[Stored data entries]
========================================================================

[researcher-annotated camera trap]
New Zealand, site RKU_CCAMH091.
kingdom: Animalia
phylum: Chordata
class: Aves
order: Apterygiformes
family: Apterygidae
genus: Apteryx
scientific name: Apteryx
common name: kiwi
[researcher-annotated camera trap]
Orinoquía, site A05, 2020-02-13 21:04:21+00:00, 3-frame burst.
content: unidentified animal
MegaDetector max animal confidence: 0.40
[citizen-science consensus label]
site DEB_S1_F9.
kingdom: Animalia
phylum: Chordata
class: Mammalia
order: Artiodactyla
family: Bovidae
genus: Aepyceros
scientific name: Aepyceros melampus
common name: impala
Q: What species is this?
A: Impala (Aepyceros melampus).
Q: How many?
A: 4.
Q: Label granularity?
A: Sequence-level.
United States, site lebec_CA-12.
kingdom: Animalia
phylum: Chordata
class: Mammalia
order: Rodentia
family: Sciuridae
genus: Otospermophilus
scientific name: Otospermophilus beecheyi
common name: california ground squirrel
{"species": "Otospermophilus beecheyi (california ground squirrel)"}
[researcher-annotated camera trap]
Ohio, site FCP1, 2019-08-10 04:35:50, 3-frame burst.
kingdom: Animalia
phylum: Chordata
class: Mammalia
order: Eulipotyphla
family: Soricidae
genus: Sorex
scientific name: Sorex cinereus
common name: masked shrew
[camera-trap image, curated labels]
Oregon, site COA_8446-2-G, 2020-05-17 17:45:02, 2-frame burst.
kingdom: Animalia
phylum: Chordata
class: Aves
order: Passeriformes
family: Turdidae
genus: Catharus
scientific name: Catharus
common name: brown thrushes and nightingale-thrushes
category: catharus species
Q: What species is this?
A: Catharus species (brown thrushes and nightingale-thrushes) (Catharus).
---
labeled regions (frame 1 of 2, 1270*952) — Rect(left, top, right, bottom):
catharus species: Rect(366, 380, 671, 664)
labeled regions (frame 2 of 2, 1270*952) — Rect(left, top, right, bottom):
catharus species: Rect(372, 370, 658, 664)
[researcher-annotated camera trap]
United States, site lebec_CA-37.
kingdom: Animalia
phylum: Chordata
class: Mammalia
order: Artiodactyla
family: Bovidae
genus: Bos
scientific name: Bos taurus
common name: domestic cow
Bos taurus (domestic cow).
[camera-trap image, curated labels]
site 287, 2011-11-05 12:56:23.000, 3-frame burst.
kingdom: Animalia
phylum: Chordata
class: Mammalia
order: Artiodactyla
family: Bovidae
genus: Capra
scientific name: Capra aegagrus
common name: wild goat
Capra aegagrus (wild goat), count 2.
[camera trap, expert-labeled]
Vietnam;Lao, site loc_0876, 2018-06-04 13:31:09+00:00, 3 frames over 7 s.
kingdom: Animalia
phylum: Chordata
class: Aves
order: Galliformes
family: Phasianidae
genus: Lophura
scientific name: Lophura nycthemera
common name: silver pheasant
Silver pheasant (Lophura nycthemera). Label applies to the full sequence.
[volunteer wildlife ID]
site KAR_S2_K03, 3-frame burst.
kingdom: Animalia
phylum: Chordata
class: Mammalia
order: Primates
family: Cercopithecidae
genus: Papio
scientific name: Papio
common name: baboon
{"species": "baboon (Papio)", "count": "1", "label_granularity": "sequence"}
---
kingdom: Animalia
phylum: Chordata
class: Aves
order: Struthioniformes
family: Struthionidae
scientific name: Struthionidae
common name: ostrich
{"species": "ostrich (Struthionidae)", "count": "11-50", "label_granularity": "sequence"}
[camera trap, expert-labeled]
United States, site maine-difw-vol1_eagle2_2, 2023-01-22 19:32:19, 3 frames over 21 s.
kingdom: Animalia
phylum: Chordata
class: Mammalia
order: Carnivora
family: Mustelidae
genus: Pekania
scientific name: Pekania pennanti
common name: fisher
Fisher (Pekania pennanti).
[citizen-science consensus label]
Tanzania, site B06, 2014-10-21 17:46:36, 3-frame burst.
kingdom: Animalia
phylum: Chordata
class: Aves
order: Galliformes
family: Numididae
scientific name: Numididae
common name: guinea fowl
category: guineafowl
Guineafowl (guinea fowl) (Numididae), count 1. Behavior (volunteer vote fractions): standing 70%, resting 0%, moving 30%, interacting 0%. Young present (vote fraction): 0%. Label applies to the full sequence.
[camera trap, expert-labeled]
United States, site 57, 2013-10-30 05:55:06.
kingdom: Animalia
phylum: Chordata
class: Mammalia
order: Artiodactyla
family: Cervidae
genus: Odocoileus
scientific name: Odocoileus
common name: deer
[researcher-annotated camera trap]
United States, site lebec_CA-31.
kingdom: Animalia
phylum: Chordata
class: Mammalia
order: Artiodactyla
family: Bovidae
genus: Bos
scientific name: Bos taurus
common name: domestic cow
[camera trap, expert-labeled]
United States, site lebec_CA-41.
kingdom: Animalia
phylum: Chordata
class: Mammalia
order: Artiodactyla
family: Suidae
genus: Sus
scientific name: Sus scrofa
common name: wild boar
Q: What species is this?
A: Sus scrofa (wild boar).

========================================================================

● WHAT IS REQUIRED:
Each record above should be returned exactly as it appears.

● RESPONSE BELOW:
[researcher-annotated camera trap]
New Zealand, site RKU_CCAMH091.
kingdom: Animalia
phylum: Chordata
class: Aves
order: Apterygiformes
family: Apterygidae
genus: Apteryx
scientific name: Apteryx
common name: kiwi
[researcher-annotated camera trap]
Orinoquía, site A05, 2020-02-13 21:04:21+00:00, 3-frame burst.
content: unidentified animal
MegaDetector max animal confidence: 0.40
[citizen-science consensus label]
site DEB_S1_F9.
kingdom: Animalia
phylum: Chordata
class: Mammalia
order: Artiodactyla
family: Bovidae
genus: Aepyceros
scientific name: Aepyceros melampus
common name: impala
Q: What species is this?
A: Impala (Aepyceros melampus).
Q: How many?
A: 4.
Q: Label granularity?
A: Sequence-level.
United States, site lebec_CA-12.
kingdom: Animalia
phylum: Chordata
class: Mammalia
order: Rodentia
family: Sciuridae
genus: Otospermophilus
scientific name: Otospermophilus beecheyi
common name: california ground squirrel
{"species": "Otospermophilus beecheyi (california ground squirrel)"}
[researcher-annotated camera trap]
Ohio, site FCP1, 2019-08-10 04:35:50, 3-frame burst.
kingdom: Animalia
phylum: Chordata
class: Mammalia
order: Eulipotyphla
family: Soricidae
genus: Sorex
scientific name: Sorex cinereus
common name: masked shrew
[camera-trap image, curated labels]
Oregon, site COA_8446-2-G, 2020-05-17 17:45:02, 2-frame burst.
kingdom: Animalia
phylum: Chordata
class: Aves
order: Passeriformes
family: Turdidae
genus: Catharus
scientific name: Catharus
common name: brown thrushes and nightingale-thrushes
category: catharus species
Q: What species is this?
A: Catharus species (brown thrushes and nightingale-thrushes) (Catharus).
---
labeled regions (frame 1 of 2, 1270*952) — Rect(left, top, right, bottom):
catharus species: Rect(366, 380, 671, 664)
labeled regions (frame 2 of 2, 1270*952) — Rect(left, top, right, bottom):
catharus species: Rect(372, 370, 658, 664)
[researcher-annotated camera trap]
United States, site lebec_CA-37.
kingdom: Animalia
phylum: Chordata
class: Mammalia
order: Artiodactyla
family: Bovidae
genus: Bos
scientific name: Bos taurus
common name: domestic cow
Bos taurus (domestic cow).
[camera-trap image, curated labels]
site 287, 2011-11-05 12:56:23.000, 3-frame burst.
kingdom: Animalia
phylum: Chordata
class: Mammalia
order: Artiodactyla
family: Bovidae
genus: Capra
scientific name: Capra aegagrus
common name: wild goat
Capra aegagrus (wild goat), count 2.
[camera trap, expert-labeled]
Vietnam;Lao, site loc_0876, 2018-06-04 13:31:09+00:00, 3 frames over 7 s.
kingdom: Animalia
phylum: Chordata
class: Aves
order: Galliformes
family: Phasianidae
genus: Lophura
scientific name: Lophura nycthemera
common name: silver pheasant
Silver pheasant (Lophura nycthemera). Label applies to the full sequence.
[volunteer wildlife ID]
site KAR_S2_K03, 3-frame burst.
kingdom: Animalia
phylum: Chordata
class: Mammalia
order: Primates
family: Cercopithecidae
genus: Papio
scientific name: Papio
common name: baboon
{"species": "baboon (Papio)", "count": "1", "label_granularity": "sequence"}
---
kingdom: Animalia
phylum: Chordata
class: Aves
order: Struthioniformes
family: Struthionidae
scientific name: Struthionidae
common name: ostrich
{"species": "ostrich (Struthionidae)", "count": "11-50", "label_granularity": "sequence"}
[camera trap, expert-labeled]
United States, site maine-difw-vol1_eagle2_2, 2023-01-22 19:32:19, 3 frames over 21 s.
kingdom: Animalia
phylum: Chordata
class: Mammalia
order: Carnivora
family: Mustelidae
genus: Pekania
scientific name: Pekania pennanti
common name: fisher
Fisher (Pekania pennanti).
[citizen-science consensus label]
Tanzania, site B06, 2014-10-21 17:46:36, 3-frame burst.
kingdom: Animalia
phylum: Chordata
class: Aves
order: Galliformes
family: Numididae
scientific name: Numididae
common name: guinea fowl
category: guineafowl
Guineafowl (guinea fowl) (Numididae), count 1. Behavior (volunteer vote fractions): standing 70%, resting 0%, moving 30%, interacting 0%. Young present (vote fraction): 0%. Label applies to the full sequence.
[camera trap, expert-labeled]
United States, site 57, 2013-10-30 05:55:06.
kingdom: Animalia
phylum: Chordata
class: Mammalia
order: Artiodactyla
family: Cervidae
genus: Odocoileus
scientific name: Odocoileus
common name: deer
[researcher-annotated camera trap]
United States, site lebec_CA-31.
kingdom: Animalia
phylum: Chordata
class: Mammalia
order: Artiodactyla
family: Bovidae
genus: Bos
scientific name: Bos taurus
common name: domestic cow
[camera trap, expert-labeled]
United States, site lebec_CA-41.
kingdom: Animalia
phylum: Chordata
class: Mammalia
order: Artiodactyla
family: Suidae
genus: Sus
scientific name: Sus scrofa
common name: wild boar
Q: What species is this?
A: Sus scrofa (wild boar).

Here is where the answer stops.